[SELECTED EXTRACT]:
[Start of Attachment]

By Headwaters News, 7-06-06
The West has been playing around with
its economy lately. Not in the same way the federal government does
— through interest rate manipulation, industry regulations and
creative subsidies — but in a more narrative way.
Energy has
been the primary story of the past several years, as many Western
states possess energy resources far beyond their own needs, and see
the relative surplus as an economic engine. That story surrounds
sustainable production, clean technologies and renewable
sources.
But the West has a new economics narrative it’s
starting to tell, that of the restoration economy. As Pat Williams,
former U.S. Representative for Montana and Senior Fellow at the
Center for the Rocky Mountain West, said in a
recent column on
Headwaters News, “Yesterday’s scars are tomorrow’s pay
dirt.”
That column followed last month’s
Governor’s Restoration
Forum, sponsored by Montana Gov. Brian Schweitzer. The two-day
forum, written about in this week’s
Western
Perspective on Headwaters News, brought together
conservationists, industry leaders, scientists, labor leaders and
other interested parties. Together, they touted and discussed the
burgeoning restoration economy that is pumping millions of dollars
into and around Montana, fueling a new economic engine aimed at,
simply put, cleaning up the old economic engines of mining, timber
and agriculture.
And Montana is certainly not the only
Western state with restoration on the brain.
In May, the
Forest
Service and New Mexico state officials worked with a handful of
conservation groups and industry leaders to create a series of
18
restoration principles that they hope will help guide projects
in the state and avoid extraneous red tape. The principles outline
goals, such as “reduce the threat of unnatural crown fires” and
“restore ecosystem composition,” and techniques, including “utilize
existing forest structure” and “integrate process and structure.”
Arizona
(PDF) as well has established some guiding principles for an economy
based on forest restoration. Those principles acknowledge problems
with forests and watersheds, including fires and insects. And they
include provisions on monitoring work and developing new forest
product industries.

[End of Attachment]

(Text extractions by page)

[Start of Attachment]

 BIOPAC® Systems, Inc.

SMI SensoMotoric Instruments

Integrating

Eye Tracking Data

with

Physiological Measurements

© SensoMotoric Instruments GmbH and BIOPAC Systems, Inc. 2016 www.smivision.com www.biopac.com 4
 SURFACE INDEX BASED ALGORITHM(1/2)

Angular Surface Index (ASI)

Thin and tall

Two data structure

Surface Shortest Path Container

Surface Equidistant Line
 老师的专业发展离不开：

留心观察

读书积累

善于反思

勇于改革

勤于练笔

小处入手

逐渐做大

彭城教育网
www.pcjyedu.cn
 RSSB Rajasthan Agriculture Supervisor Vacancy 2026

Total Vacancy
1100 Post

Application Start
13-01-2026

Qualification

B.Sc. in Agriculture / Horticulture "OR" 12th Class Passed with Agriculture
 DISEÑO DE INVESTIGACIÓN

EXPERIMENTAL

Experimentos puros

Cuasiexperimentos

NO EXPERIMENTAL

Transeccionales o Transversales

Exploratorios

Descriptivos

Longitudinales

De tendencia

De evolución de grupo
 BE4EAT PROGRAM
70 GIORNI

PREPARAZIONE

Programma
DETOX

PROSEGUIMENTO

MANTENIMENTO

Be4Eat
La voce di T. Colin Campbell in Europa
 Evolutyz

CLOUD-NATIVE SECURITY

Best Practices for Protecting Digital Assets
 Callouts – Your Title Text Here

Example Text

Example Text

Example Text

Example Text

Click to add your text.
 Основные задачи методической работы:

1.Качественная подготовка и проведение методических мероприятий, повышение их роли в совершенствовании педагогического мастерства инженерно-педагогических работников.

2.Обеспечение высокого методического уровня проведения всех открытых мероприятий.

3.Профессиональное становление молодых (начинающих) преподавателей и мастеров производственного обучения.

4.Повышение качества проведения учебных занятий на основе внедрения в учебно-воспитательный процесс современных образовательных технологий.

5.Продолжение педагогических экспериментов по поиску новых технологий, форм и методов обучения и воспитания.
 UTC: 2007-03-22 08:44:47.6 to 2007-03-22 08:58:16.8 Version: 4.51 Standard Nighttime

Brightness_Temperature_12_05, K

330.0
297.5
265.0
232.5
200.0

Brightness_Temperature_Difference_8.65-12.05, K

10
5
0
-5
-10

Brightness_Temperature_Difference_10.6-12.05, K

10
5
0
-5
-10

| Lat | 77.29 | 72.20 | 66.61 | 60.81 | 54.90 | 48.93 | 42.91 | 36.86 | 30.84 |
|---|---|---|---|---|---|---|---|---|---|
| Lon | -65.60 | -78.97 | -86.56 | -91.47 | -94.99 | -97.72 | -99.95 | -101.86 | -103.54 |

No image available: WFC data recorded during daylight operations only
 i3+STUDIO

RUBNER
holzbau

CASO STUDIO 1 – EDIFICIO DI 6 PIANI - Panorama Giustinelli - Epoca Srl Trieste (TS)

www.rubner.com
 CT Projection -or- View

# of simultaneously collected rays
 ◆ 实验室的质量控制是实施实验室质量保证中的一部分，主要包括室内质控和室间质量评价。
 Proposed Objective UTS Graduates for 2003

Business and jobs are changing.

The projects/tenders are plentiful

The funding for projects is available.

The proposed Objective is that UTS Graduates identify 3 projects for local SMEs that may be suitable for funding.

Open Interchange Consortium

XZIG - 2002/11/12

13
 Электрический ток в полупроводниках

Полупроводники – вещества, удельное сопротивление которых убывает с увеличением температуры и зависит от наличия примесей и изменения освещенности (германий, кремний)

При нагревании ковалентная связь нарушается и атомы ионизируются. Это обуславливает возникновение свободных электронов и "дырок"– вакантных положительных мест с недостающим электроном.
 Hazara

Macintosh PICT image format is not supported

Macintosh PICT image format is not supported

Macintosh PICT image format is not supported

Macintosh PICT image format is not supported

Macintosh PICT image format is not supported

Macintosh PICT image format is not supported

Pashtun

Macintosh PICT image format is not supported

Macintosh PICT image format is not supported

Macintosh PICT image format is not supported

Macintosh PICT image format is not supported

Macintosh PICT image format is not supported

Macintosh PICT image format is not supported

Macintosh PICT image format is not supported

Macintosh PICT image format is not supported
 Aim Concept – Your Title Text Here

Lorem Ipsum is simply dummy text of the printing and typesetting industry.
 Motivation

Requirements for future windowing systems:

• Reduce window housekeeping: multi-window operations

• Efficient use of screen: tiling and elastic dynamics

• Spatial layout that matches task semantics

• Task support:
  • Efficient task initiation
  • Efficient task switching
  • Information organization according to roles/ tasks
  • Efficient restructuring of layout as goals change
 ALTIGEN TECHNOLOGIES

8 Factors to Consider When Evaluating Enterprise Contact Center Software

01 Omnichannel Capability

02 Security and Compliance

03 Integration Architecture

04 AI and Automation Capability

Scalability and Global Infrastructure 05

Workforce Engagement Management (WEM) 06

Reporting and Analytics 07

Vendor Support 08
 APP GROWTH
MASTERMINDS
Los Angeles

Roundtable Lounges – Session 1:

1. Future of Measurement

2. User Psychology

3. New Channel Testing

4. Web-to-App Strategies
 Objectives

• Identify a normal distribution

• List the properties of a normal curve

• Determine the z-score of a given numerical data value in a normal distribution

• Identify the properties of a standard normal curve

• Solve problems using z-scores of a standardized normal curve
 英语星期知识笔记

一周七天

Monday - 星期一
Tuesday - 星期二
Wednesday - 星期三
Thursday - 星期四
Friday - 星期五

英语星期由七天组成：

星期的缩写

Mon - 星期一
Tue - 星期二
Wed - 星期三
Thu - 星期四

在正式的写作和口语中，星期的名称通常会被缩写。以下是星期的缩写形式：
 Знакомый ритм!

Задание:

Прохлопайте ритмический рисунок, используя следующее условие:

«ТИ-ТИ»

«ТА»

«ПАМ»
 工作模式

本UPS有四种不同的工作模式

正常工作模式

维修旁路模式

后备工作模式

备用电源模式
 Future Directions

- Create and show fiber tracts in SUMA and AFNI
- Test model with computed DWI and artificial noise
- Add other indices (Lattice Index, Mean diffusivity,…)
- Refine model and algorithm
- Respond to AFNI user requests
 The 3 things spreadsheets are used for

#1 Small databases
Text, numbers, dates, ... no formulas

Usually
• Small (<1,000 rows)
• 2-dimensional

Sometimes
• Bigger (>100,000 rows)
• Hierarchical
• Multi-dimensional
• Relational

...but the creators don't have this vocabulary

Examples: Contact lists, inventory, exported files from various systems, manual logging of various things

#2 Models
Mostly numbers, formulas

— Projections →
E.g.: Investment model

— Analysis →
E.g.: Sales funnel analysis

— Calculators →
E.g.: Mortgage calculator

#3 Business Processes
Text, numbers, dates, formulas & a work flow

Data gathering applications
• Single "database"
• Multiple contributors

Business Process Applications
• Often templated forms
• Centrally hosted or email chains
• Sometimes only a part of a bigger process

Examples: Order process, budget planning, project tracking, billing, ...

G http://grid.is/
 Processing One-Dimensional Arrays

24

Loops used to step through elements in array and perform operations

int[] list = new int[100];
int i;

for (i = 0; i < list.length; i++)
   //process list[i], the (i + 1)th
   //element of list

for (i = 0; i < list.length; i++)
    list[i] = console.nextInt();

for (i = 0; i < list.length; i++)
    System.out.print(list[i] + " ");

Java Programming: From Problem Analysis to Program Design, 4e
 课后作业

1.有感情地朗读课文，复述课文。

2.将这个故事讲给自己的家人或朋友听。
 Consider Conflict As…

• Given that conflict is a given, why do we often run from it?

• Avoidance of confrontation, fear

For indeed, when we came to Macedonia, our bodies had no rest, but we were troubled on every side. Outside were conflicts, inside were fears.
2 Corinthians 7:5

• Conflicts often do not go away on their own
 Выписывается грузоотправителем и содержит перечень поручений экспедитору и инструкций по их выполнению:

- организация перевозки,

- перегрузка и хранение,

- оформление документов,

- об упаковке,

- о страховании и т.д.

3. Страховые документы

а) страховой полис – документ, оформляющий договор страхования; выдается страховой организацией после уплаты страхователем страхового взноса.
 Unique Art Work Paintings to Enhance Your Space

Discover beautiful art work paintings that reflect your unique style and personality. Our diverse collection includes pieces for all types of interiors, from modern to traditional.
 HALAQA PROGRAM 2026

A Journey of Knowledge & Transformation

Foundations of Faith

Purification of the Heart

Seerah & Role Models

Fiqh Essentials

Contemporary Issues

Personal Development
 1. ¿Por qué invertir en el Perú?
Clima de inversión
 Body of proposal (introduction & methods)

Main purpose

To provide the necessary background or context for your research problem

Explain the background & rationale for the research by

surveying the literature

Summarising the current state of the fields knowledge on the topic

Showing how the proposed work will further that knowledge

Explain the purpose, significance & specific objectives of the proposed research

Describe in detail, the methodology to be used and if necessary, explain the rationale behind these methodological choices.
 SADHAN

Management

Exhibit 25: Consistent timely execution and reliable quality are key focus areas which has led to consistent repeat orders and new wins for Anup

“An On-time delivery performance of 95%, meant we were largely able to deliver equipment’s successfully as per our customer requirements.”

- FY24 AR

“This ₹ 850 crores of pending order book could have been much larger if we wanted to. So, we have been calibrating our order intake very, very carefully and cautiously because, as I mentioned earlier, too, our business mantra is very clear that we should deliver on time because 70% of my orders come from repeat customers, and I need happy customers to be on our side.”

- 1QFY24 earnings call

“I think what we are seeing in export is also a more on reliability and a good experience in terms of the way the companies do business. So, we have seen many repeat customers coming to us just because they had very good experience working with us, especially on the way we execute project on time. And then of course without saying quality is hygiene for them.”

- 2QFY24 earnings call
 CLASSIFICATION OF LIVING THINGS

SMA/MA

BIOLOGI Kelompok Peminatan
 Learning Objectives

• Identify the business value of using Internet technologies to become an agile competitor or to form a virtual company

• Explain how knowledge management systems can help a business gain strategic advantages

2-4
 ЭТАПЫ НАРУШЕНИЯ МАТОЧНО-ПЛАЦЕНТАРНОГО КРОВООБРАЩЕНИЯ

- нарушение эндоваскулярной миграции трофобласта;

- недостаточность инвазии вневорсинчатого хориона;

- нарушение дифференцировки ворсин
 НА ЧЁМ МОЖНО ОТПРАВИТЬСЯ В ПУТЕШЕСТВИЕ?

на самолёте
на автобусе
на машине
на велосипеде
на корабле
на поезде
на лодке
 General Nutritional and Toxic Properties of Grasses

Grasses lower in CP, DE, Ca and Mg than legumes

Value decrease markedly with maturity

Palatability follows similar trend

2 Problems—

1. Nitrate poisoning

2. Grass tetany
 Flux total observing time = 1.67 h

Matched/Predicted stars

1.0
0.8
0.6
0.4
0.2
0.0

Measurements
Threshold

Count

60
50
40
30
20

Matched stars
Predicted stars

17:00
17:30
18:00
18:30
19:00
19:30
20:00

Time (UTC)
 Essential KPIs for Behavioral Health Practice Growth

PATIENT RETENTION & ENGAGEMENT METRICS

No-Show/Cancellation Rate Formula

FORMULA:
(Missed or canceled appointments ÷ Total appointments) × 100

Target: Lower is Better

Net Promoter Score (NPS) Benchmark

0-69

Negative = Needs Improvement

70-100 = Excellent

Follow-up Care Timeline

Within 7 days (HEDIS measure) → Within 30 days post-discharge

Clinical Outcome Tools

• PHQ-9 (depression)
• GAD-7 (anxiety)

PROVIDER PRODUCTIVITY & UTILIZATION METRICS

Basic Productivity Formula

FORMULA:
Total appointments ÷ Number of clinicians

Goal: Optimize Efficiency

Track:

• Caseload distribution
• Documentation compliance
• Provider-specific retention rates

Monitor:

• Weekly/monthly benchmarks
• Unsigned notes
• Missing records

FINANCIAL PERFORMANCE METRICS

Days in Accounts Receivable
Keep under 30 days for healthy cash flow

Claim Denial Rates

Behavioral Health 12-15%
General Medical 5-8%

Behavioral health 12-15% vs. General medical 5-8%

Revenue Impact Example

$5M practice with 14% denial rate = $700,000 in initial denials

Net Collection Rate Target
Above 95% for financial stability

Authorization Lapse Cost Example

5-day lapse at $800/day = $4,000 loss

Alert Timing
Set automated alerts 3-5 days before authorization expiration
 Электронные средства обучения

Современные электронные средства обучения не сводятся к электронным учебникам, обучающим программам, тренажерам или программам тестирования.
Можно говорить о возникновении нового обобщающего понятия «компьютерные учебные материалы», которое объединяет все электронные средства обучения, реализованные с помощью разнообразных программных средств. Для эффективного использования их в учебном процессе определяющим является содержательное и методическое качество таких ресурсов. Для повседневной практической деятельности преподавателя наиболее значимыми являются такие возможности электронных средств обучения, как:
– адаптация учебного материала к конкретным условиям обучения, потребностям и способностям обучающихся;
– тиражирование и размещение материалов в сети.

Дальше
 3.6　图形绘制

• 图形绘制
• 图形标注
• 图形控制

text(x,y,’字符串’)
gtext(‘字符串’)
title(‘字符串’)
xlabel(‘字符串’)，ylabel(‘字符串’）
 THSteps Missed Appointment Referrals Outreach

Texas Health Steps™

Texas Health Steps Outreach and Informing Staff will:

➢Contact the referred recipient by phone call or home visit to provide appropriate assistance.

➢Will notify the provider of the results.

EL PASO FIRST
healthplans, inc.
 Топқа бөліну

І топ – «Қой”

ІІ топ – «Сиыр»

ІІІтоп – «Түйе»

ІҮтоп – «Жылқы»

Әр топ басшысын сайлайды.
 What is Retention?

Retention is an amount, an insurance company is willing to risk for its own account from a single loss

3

[End of Attachment]

[APPLY WHAT YOU READ]:
**a)** Please decide whether each statement agrees with the article on the West's restoration economy: (i) the Governor's Restoration Forum lasted two days; (ii) New Mexico officials and their partners drew up 12 restoration principles; (iii) Arizona's principles include provisions on monitoring work. Answer yes or no for each and quote the words of the article that settle it.
**b)** Extend the article on the West's restoration economy, picking up right after its final sentence about Arizona's principles.

[PER-TASK OUTPUTS]:
**a)**
(i) Yes: "The two-day forum"
(ii) No: "a series of 18 restoration principles"
(iii) Yes: "they include provisions on monitoring work and developing new forest product industries"

**b)**
The idea of a restoration economy has
even gained the attention of the Western Governors’ Association,
which has developed a
policy
resolution on a restoration economy (PDF). In the policy
statement, the governors ask Congress and the president to not only
recognize this new industry in the West and around the nation, but
also ask them to support it with funds and policies through a
multiyear appropriations formula.
In the West, the
restoration narrative primarily concerns ecological restoration. The
Society for Ecological Restoration
defines it as “the process of assisting the recovery of an ecosystem
that has been degraded, damaged, or destroyed.”
Most commonly
in the West, that applies to restoring forests, watershed, waterways
and grasslands damaged by agriculture, mining, energy extraction,
logging and recreation over- or misuse.
But the restoration
talked about by states and regional leaders includes more. It also
concerns itself with sustaining local economies, providing
good-paying jobs, re-beautifying landscapes and preserving
lifestyles. The narrative of restoration in the West is not only
about natural resource and land management; it’s a social contract
as well.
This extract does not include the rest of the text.